SOURCE TEXT »
The assessment of the performance of the models was made based on the modelled and measured power of the blowers. During the model calibration, the factor k was adjusted so that the system pressure would remain constant and the blower output would match the measured values. The match between the modelled and measured power was assessed based on the relative error. For assessing the performance of the models more comprehensively, other metrics such root mean square error (RMSE) and the comparison of the mean values of the measured and modelled values is used. The reason for using both relative error and RMSE is to enable the comparison between the models of systems with varying sizes. By giving the RMSE and relative error as they are, also allows other studies to easily draw comparisons with this modelling approach. The mean values are compared so that performance of the models could be estimated for a longer time frame, which is important for evaluating the possibility of using the model for estimating the feasibility of different energy conservation methods.

For the calibration period of the Hermanninsaari model, the RMSE and the relative error are 4.2 kW and 4.2% and for the validation period 9.4 kW and 7.8%. For the Viikinmäki model, the errors for the calibration are 92.1 kW and 4.1% and for the validation 66.2 kW and 3.4%. It should be noted, that for the Hermanninsaari model, the starting and stopping of the blowers highly influence the systems power consumption and modelling the dynamics between the blowers is a major source of error. Furthermore, the model of the blower system of the Viikinmäki WWTP was based on the measured airflow and power, rather than being an estimation from the manufacturer's data, which may contribute to the better accuracy. The measured and modelled power for both calibration and validation periods are shown for Hermanninsaari model and for the Viikinmäki model in Figure 5.

Figure 5

Hourly average values for the calibration (left) and validation (right) periods for the Hermanninsaari WWTP model (above) and of the Viikinmäki WWTP model (below).

Figure 5

Hourly average values for the calibration (left) and validation (right) periods for the Hermanninsaari WWTP model (above) and of the Viikinmäki WWTP model (below).

Saved data entries »

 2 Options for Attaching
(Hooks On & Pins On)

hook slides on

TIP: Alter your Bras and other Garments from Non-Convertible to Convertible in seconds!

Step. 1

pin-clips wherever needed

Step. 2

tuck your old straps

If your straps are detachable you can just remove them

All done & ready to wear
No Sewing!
==
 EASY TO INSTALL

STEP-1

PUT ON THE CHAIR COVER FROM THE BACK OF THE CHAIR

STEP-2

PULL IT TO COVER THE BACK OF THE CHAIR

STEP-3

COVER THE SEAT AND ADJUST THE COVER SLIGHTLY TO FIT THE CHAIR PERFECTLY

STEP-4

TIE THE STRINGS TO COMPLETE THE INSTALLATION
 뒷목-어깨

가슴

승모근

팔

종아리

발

EXERCISE INSTRUCTIONS »
**a)** According to the passage on blower model performance, what RMSE and relative error did the Viikinmäki model reach for the validation period?
**b)** Carry on the passage on blower model performance from where it stops.
You will not need the listing.

EXPECTED OUTPUTS »
**a)** 66.2 kW and 3.4%

**b)**
Close modal

In terms of the mean values of the observed periods, the Hermanninsaari model under estimated the power during the calibration period by 2.7 kW and over estimated during the validation by 6.2 kW. These values correspond to the 3.2% and 6.9% errors relative to the measured mean values. For the Viikinmäki model, the mean values for both calibration and validation were below the measured mean, the error being 16.3 kW for calibration and 3.7 kW for validation. Considering the scale of the Viikinmäki system, the predicted mean values for both periods are exceptionally good, only 1% and 0.3% relative to the measured mean values.

By the visual inspection of the model's output, it can be seen from Figure 5 that the Hermanninsaari model struggles during the daily peak airflow demands, periods which may lead to cyclic starting and stopping of the secondary blower. This cyclic starting and stopping of an additional blower makes the model prone to error during these periods, as the wrongly timed starting or stopping of the additional blower increases the total error of the model. For the Viikinmäki model, it can be seen from Figure 5 that the model under predicts the sharper peak values, especially during the calibration period. Overall for the both of the modelled plants, the results are quite promising, considering the increased complexity of the Viikinmäki aeration distribution system and the modelled dynamics between the blowers in the Hermanninsaari WWTP.

As the data on the airflow measurements of individual aeration zones were available for the Viikinmäki plant, the distribution of the airflow rate and the valve flow factors could be assessed. Comparison of the distributions is shown in Figure 6. For the calibration period, the difference between the distribution of the airflow and the valve flow coefficient in the individual zones is on average 3.4%. When the distributions are compared between the lanes, the difference was on average 0.98%. The values for the validation period are respectively 2.7% and 0.91%. These results show that the distribution of the airflow can be estimated quite well directly from the valve positions. This also supports the idea that the control valves of each lane can essentially be modelled as a single valve, because the piping network does not seem to have that large effect on the distribution of the airflow between the aeration lanes and individual zones.

Figure 6

Distribution of the modelled airflow based on the valve flow coefficient Kv and the measured airflow at the Viikinmäki WWTP. Comparison of a single zone to the lanes total (left) and a lane to the systems total (right).

Figure 6

Distribution of the modelled airflow based on the valve flow coefficient Kv and the measured airflow at the Viikinmäki WWTP. Comparison of a single zone to the lanes total (left) and a lane to the systems total (right).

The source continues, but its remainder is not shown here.